Titanium Valley is a special economic zone in Sverdlovsk Oblast in the Urals Federal District of Russia, which will focus on creating titanium products for the aircraft, automotive, shipbuilding and medical industries. It will be created around the world's largest titanium producer, VSMPO-Avisma. In 2010 the Russian government planned to invest at least 40 billion rubles ($1.29 billion) for the project.

==History==
The purpose of the special economic zone, to be located in the city of Verkhnyaya Salda at Sverdlovsk Oblast, Russia, 624763, is to give enterprises the opportunity to develop and produce value added products in the region and bring international partners to the zone. A total of 20 companies will participate in the project, and it is expected to create 20,000 jobs in the city. The participating companies include VSMPO-Avisma, Arvi, SR Systematics, MAG, and United Aircraft Corporation. Companies operating in the zone will enjoy preferential tax treatment, and Governor of Sverdlovsk Oblast Aleksandr Misharin has stated that he expects the incentives to enable the companies to produce globally competitive products and create new jobs.

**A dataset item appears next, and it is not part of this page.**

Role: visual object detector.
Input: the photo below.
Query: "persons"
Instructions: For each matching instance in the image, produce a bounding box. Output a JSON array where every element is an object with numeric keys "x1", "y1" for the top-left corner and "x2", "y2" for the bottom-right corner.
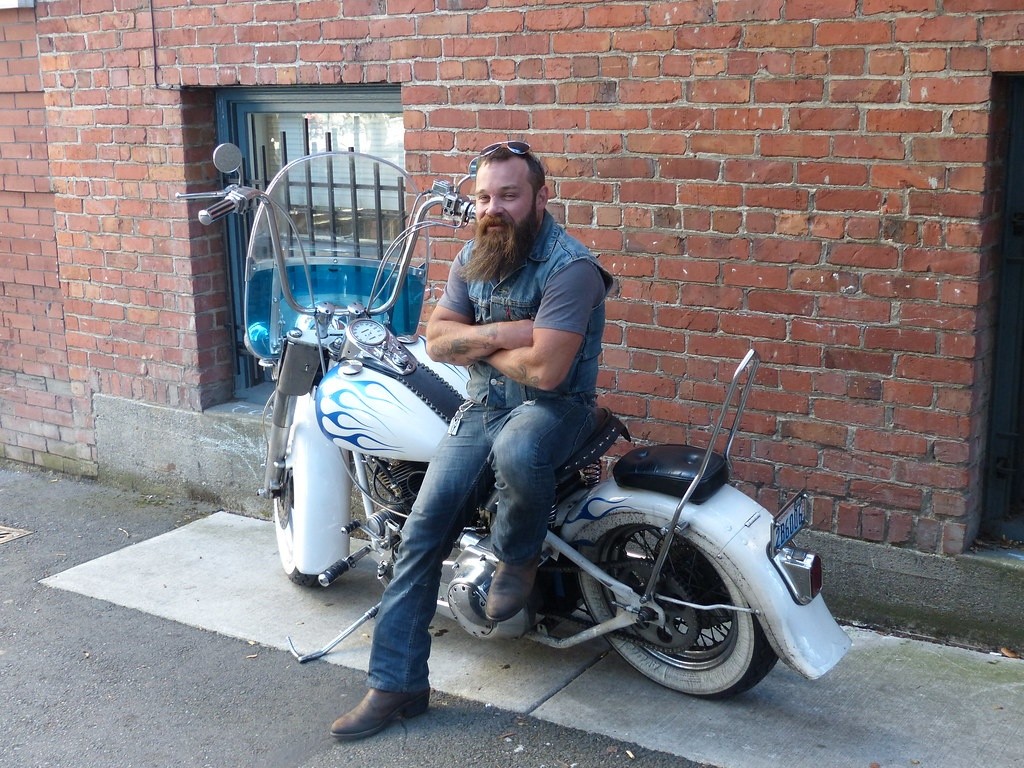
[{"x1": 324, "y1": 141, "x2": 613, "y2": 738}]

While visiting the region, Prime Minister Vladimir Putin said on 13 November 2010 that a decree for creating the special economic zone will be signed in two weeks. Foreign companies considering to create production facilities in the zone include Rolls-Royce Group and Goodrich Corporation.

The Titanium Valley project is part of Russia's ongoing effort to modernise and diversify its economy, one of the main programs of Dmitry Medvedev's presidency.